Es gibt nur wenige Gebrauchsgegenstände, die so intensiv genutzt werden und zugleich so wenig Pflege verlangen wie Daunen- und Federbetten. Aufschütteln lockert die Füllung und schafft neue Lufträume. Das ist, wie wir schon wissen, die wesentliche Voraussetzung für den Klimaausgleich. Ein Daunen- und Federbett soll täglich aufgeschüttelt werden.

Daunen- & Federbetten sind dankbar und genügsam.

Lüften sorgt für den Abtransport der Nachtfeuchtigkeit. Bei trockenem Wetter freuen sich Daunen- und Federbetten besonders, wenn sie ein bis zwei Stunden auf dem Balkon oder im Fenster liegen können. Bei Nebel oder Regen bleiben Sie lieber im Bett.


Pralle Sonne - besser nicht!

Intensive Sonnenbestrahlung entzieht der Daune und der Feder die zelleigene Feuchtigkeit. Sie wird spröde und unelastisch. Auch das Inlett wird in der prallen Sonne über Gebühr strapaziert. Frische Luft immer - aber nicht in praller Sonne! Wer sein Federbett im Winter an der Heizung trocknen will, sollte darauf achten, dass die Erwärmung etwa im Rahmen der Körpertemperatur bleibt. Federvieh ist zum „braten“ geeignet - das Federbett hingegen nicht.
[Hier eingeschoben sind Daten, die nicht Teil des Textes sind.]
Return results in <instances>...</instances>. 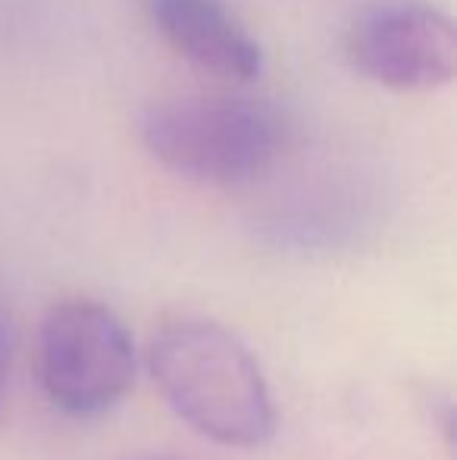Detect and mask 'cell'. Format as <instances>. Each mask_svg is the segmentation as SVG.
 I'll list each match as a JSON object with an SVG mask.
<instances>
[{
  "instance_id": "cell-1",
  "label": "cell",
  "mask_w": 457,
  "mask_h": 460,
  "mask_svg": "<svg viewBox=\"0 0 457 460\" xmlns=\"http://www.w3.org/2000/svg\"><path fill=\"white\" fill-rule=\"evenodd\" d=\"M147 367L166 404L195 432L257 448L276 432V404L254 354L220 323L172 316L151 332Z\"/></svg>"
},
{
  "instance_id": "cell-2",
  "label": "cell",
  "mask_w": 457,
  "mask_h": 460,
  "mask_svg": "<svg viewBox=\"0 0 457 460\" xmlns=\"http://www.w3.org/2000/svg\"><path fill=\"white\" fill-rule=\"evenodd\" d=\"M145 151L163 170L201 185H244L286 147V122L263 101L179 94L154 101L138 119Z\"/></svg>"
},
{
  "instance_id": "cell-3",
  "label": "cell",
  "mask_w": 457,
  "mask_h": 460,
  "mask_svg": "<svg viewBox=\"0 0 457 460\" xmlns=\"http://www.w3.org/2000/svg\"><path fill=\"white\" fill-rule=\"evenodd\" d=\"M41 382L73 417H94L126 398L135 382L132 335L107 304L69 297L41 323Z\"/></svg>"
},
{
  "instance_id": "cell-4",
  "label": "cell",
  "mask_w": 457,
  "mask_h": 460,
  "mask_svg": "<svg viewBox=\"0 0 457 460\" xmlns=\"http://www.w3.org/2000/svg\"><path fill=\"white\" fill-rule=\"evenodd\" d=\"M345 54L389 92H433L454 79L457 29L448 13L423 0H376L351 19Z\"/></svg>"
},
{
  "instance_id": "cell-5",
  "label": "cell",
  "mask_w": 457,
  "mask_h": 460,
  "mask_svg": "<svg viewBox=\"0 0 457 460\" xmlns=\"http://www.w3.org/2000/svg\"><path fill=\"white\" fill-rule=\"evenodd\" d=\"M145 6L160 38L195 69L226 82L260 75V44L223 0H145Z\"/></svg>"
},
{
  "instance_id": "cell-6",
  "label": "cell",
  "mask_w": 457,
  "mask_h": 460,
  "mask_svg": "<svg viewBox=\"0 0 457 460\" xmlns=\"http://www.w3.org/2000/svg\"><path fill=\"white\" fill-rule=\"evenodd\" d=\"M13 316L6 310V304L0 301V404H4V392H6V379H10V364H13Z\"/></svg>"
},
{
  "instance_id": "cell-7",
  "label": "cell",
  "mask_w": 457,
  "mask_h": 460,
  "mask_svg": "<svg viewBox=\"0 0 457 460\" xmlns=\"http://www.w3.org/2000/svg\"><path fill=\"white\" fill-rule=\"evenodd\" d=\"M145 460H170V457H145Z\"/></svg>"
}]
</instances>
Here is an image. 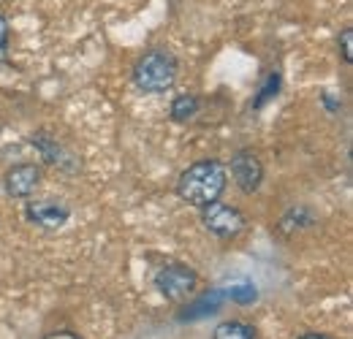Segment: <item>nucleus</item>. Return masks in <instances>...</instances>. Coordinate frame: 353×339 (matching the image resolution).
<instances>
[{
  "label": "nucleus",
  "instance_id": "nucleus-1",
  "mask_svg": "<svg viewBox=\"0 0 353 339\" xmlns=\"http://www.w3.org/2000/svg\"><path fill=\"white\" fill-rule=\"evenodd\" d=\"M225 182H228V174H225L223 163H218V161H199L190 169L182 171L179 182H176V196L185 204L204 209L207 204L221 198L223 190H225Z\"/></svg>",
  "mask_w": 353,
  "mask_h": 339
},
{
  "label": "nucleus",
  "instance_id": "nucleus-2",
  "mask_svg": "<svg viewBox=\"0 0 353 339\" xmlns=\"http://www.w3.org/2000/svg\"><path fill=\"white\" fill-rule=\"evenodd\" d=\"M176 79V60L166 49L144 52L133 65V82L141 92H166Z\"/></svg>",
  "mask_w": 353,
  "mask_h": 339
},
{
  "label": "nucleus",
  "instance_id": "nucleus-3",
  "mask_svg": "<svg viewBox=\"0 0 353 339\" xmlns=\"http://www.w3.org/2000/svg\"><path fill=\"white\" fill-rule=\"evenodd\" d=\"M155 285H158V291L169 301H182V298H188L196 291L199 274L190 266H185V263H166V266L158 269Z\"/></svg>",
  "mask_w": 353,
  "mask_h": 339
},
{
  "label": "nucleus",
  "instance_id": "nucleus-4",
  "mask_svg": "<svg viewBox=\"0 0 353 339\" xmlns=\"http://www.w3.org/2000/svg\"><path fill=\"white\" fill-rule=\"evenodd\" d=\"M201 220H204V228H207L210 234L221 236V239L236 236V234L245 228V223H248L245 214L239 212L236 207H228V204H221V201L207 204V207H204V214H201Z\"/></svg>",
  "mask_w": 353,
  "mask_h": 339
},
{
  "label": "nucleus",
  "instance_id": "nucleus-5",
  "mask_svg": "<svg viewBox=\"0 0 353 339\" xmlns=\"http://www.w3.org/2000/svg\"><path fill=\"white\" fill-rule=\"evenodd\" d=\"M231 176H234V182L239 185L242 193H256L261 187V179H264V166L256 158V152L239 150L231 158Z\"/></svg>",
  "mask_w": 353,
  "mask_h": 339
},
{
  "label": "nucleus",
  "instance_id": "nucleus-6",
  "mask_svg": "<svg viewBox=\"0 0 353 339\" xmlns=\"http://www.w3.org/2000/svg\"><path fill=\"white\" fill-rule=\"evenodd\" d=\"M41 185V169L36 163H19L6 174V193L11 198H28Z\"/></svg>",
  "mask_w": 353,
  "mask_h": 339
},
{
  "label": "nucleus",
  "instance_id": "nucleus-7",
  "mask_svg": "<svg viewBox=\"0 0 353 339\" xmlns=\"http://www.w3.org/2000/svg\"><path fill=\"white\" fill-rule=\"evenodd\" d=\"M25 214H28V220L33 223V225H41V228H60V225H65V220H68V207L65 204H60V201H49V198H41V201H30L28 207H25Z\"/></svg>",
  "mask_w": 353,
  "mask_h": 339
},
{
  "label": "nucleus",
  "instance_id": "nucleus-8",
  "mask_svg": "<svg viewBox=\"0 0 353 339\" xmlns=\"http://www.w3.org/2000/svg\"><path fill=\"white\" fill-rule=\"evenodd\" d=\"M33 147L44 155V161L46 163H52V166H57V169H63V171H74L77 169V163H74V155H68L65 150H63V144L52 136V133H46V130H39L33 138Z\"/></svg>",
  "mask_w": 353,
  "mask_h": 339
},
{
  "label": "nucleus",
  "instance_id": "nucleus-9",
  "mask_svg": "<svg viewBox=\"0 0 353 339\" xmlns=\"http://www.w3.org/2000/svg\"><path fill=\"white\" fill-rule=\"evenodd\" d=\"M212 339H259V331L245 320H223Z\"/></svg>",
  "mask_w": 353,
  "mask_h": 339
},
{
  "label": "nucleus",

Niemals Klopfen und Saugen!

Wer Daunen- und Federbetten den Torturen des Klopfers und des Staubsaugers unterwirft, darf nicht mit Dankbarkeit rechnen. Klopfer und Staubsauger sind Folterinstrumente für Daunen- und Federbetten. Sie erweitern die feinsten Inlettporen, lockern das Gewebe, so dass sogar einzelne Daunen und Federn heraustreten können. Das Inlett an sich ist so dicht und glatt, dass sich der Staub nicht festsetzen kann. Leichtes Bürsten von Zeit zu Zeit genügt vollkommen.